La tête enroulée dans un turban, Kerline Etienne remercie Dieu en battant des mains dans l'air: très faible, sa fille miraculée retrouve sa terre natale, après avoir passé plus d'une semaine sur un bateau-hôpital et 15 jours sous les décombres à Port-au-Prince.

Darlène, 16 ans, apparaît dans le fracas de l'hélicoptère qui la ramène du Siroco, navire de la marine française mouillé au large de la capitale haïtienne, à l'hôpital de campagne dressé par la Sécurité civile au lycée français. Kerline essuie ses larmes tandis que Josselyn et Pricelin, le cousin et le frère de Darlène sautent de joie et se serrent dans les bras.

Nageant dans une tenue d'hôpital bleu, dans une chaise roulante, la tête dodelinante et le regard grave, elle réagit à peine quand sa mère lui prend la main. «Tu vas bien? Tu arrives à manger?», demande Christophe Antzenberger, un des sauveteurs français qui l'ont extrait des ruines le 27 janvier.

La jeune fille hoche la tête, le regard lointain. Sa mère s'agenouille au pied du fauteuil. Le jour où on l'a trouvé, Darlène était plus bavarde: «sauvez-moi», a-t-elle crié en entendant un voisin chercher dans les débris.
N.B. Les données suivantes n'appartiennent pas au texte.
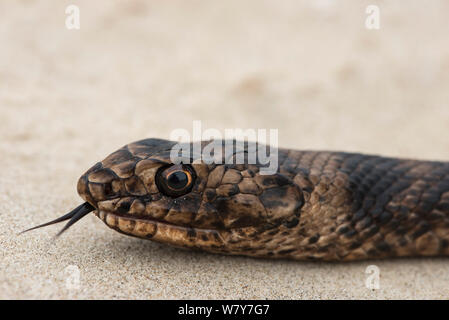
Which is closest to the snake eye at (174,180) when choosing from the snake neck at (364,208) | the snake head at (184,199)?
the snake head at (184,199)

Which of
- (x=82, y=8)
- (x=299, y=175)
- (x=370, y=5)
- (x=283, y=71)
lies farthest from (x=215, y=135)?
(x=370, y=5)

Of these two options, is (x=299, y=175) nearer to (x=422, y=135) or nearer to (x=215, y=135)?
(x=215, y=135)

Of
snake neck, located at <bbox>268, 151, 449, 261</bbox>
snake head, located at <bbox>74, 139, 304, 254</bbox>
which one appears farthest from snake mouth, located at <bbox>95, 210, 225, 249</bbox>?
snake neck, located at <bbox>268, 151, 449, 261</bbox>

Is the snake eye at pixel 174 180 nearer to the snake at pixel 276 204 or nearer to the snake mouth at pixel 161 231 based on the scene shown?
the snake at pixel 276 204

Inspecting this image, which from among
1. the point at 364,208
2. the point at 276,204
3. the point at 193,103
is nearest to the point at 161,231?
the point at 276,204

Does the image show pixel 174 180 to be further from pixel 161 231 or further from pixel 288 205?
pixel 288 205

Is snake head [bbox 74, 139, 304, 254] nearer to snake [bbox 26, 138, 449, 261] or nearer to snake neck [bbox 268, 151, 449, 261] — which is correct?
snake [bbox 26, 138, 449, 261]
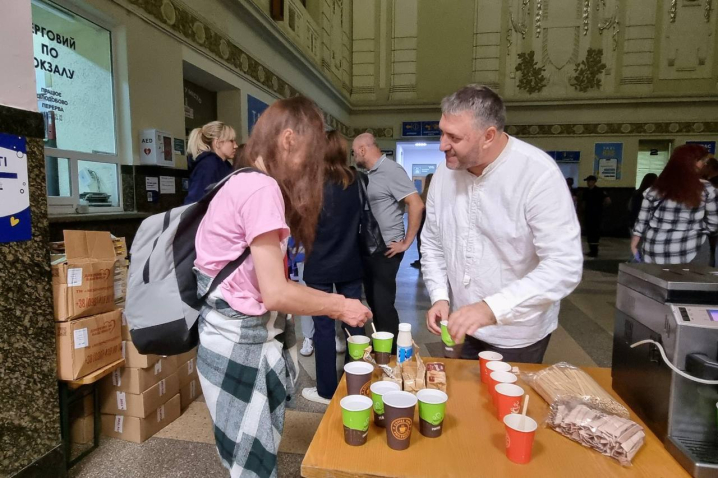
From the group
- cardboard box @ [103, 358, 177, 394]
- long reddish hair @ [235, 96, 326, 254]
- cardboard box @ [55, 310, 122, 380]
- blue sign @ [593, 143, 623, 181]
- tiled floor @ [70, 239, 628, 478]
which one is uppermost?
blue sign @ [593, 143, 623, 181]

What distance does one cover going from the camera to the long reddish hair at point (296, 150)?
1.23 m

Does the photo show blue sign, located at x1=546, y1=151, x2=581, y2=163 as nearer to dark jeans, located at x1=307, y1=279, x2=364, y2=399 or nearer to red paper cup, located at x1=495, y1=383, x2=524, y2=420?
dark jeans, located at x1=307, y1=279, x2=364, y2=399

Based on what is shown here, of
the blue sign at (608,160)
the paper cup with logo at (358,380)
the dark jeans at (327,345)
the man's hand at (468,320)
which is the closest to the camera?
the paper cup with logo at (358,380)

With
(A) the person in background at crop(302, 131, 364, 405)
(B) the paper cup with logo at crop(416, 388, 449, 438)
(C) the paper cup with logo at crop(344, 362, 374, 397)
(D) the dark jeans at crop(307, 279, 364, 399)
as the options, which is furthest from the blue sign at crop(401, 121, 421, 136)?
(B) the paper cup with logo at crop(416, 388, 449, 438)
Et quand il lui a répondu, elle a dicté le numéro de téléphone de sa famille.

Alertés, les secouristes français ont mis une heure et demie à la sortir de là. «Ça fait plaisir de la revoir en forme, quand elle est sortie, elle était très fatiguée», se rappelle Gwenaël Bardoul, qui faisait également partie de l'équipe de secours.

«Jusqu'à présent personne ne pensait qu'on pouvait passer 15 jours et 15 nuits sans boire et sans manger et survivre», explique le médecin colonel Michel Orcel. «On a vérifié si elle avait eu un moyen de boire, on a envoyé des équipes sur place, il n'y avait pas d'eau», a-t-il soufflé, encore éberlué. «Ça remet en cause des choses qu'on croyait acquises sur le plan physiologique».

«C'est un cadeau de Dieu», dit Pierre-Paul qui assure la traduction des propos de la mère de Darlène. «Elle répète que c'est un cadeau de Dieu».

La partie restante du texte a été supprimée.